Das erste große Projekt Maillarts mit der Baufirma “Maillart & Cie” war allerdings eine Brücke, die Tavanasabrücke über den Rhein aus dem Jahre 1905. Durch die konsequente Formsprache der modernen Konstruktion gemäß den Möglichkeiten des neuen Baustoffes erregte die Brücke viel Aufmerksamkeit und Widerwillen.
Neben seiner praktischen Tätigkeit begann Robert Maillart zu schreiben.
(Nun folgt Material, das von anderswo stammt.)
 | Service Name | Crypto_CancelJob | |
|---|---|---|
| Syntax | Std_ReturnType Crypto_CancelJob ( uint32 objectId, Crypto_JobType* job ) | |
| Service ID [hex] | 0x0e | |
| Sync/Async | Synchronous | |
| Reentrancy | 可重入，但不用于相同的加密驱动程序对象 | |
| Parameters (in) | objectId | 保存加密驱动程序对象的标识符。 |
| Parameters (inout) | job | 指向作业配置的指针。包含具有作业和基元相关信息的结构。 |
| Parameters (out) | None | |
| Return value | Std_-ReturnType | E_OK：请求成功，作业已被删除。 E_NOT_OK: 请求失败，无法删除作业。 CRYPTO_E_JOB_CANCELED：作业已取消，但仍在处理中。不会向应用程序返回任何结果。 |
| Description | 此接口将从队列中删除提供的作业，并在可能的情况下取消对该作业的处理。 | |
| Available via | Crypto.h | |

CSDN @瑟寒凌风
Bereits im Mai 1901 wurde der Artikel „Das Hennebique System und seine Anwendung“ in der „Schweizerischen Bauzeitung“ abgedruckt.
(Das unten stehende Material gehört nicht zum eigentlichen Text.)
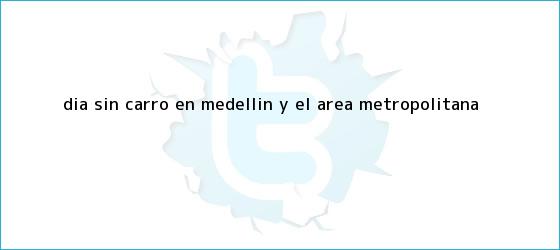 DIA SIN CARRO EN MEDELLIN Y EL AREA METROPOLITANA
Anerkennungen seiner Arbeit und Tragödien
Durch seine vielfältigen Aktivitäten erhielt Maillart einen Lehrauftrag an der Eidgenössischen Technischen Hochschule Zürich, doch konnte er seiner Lehrtätigkeit nur sehr sporadisch folgen. Das Pilzdeckensystem machte die kleine Firma international bekannt und es folgten zahlreiche Aufträge im Ausland. Während sich Maillart und seine Familie im Sommer 1914 in Riga, Lettland (damals Russisches Reich) aufhielten, brach der Erste Weltkrieg aus und zwang sie, ihren Aufenthalt zu verlängern. Aufgrund der vorrückenden Kriegsfront änderte die Familie Maillart mehrmals ihren Wohnsitz. 1915 zog man zuerst nach St. Petersburg und anschließend nach Charkow, Ukraine (damals Russisches Reich). Das Unglück verfolgte Robert Maillart weiter. Im Jahr 1916 verstarb Maria Maillart-Ronconi nach schwerer Krankheit. Dem Kriegsende 1918 ging die russische Oktoberrevolution voraus. Maillart verlor dabei all sein Geld, das er in eine Graphitmine vorher investierte.
Zurück in der Schweiz
Gezeichnet von den Kriegswirren, ohne Ehefrau und völlig Mittellos verließ Maillart 1918 mit seinen drei Kindern Russland und kehrte in die Schweiz zurück. Nur durch die finanzielle Unterstützung seiner Familie konnte Maillart 1919 ein eigenes Ingenieurbüro in Genf gründen. Wegen der durch den Krieg verursachten finanziellen Situation war die Auftragslage allerdings sehr angespannt. Maillart begann sich daraufhin wieder mehr dem Theoretischen zu widmen und publizierte einige Artikel. Doch bald drehte sich das Blatt und Maillart erhielt eine Vielzahl von Aufträgen. Als Folge sah er sich sogar gezwungen, 1924 Zweigniederlassungen in Bern und Zürich zu gründen. Ab 1925 wurde der private Autoverkehr im Schweizer Kanton Graubünden erlaubt. Sicherlich bedingte dies Maillarts Auftragslage zusätzlich positiv. Von nun an pendelte der Bauingenieur in jeder Woche zwischen seinen Büros in Genf, Bern und Zürich (Abb. 2.05). Fast bezeichnend folgte 1936 ein weiteres Unglück. Bei einem Verkehrsunfall erlitt Maillart schwere Verletzungen, von denen er sich nie mehr vollständig erholen sollte. Robert Maillart starb im Alter von 68 Jahren am 5. April 1940 in Genf.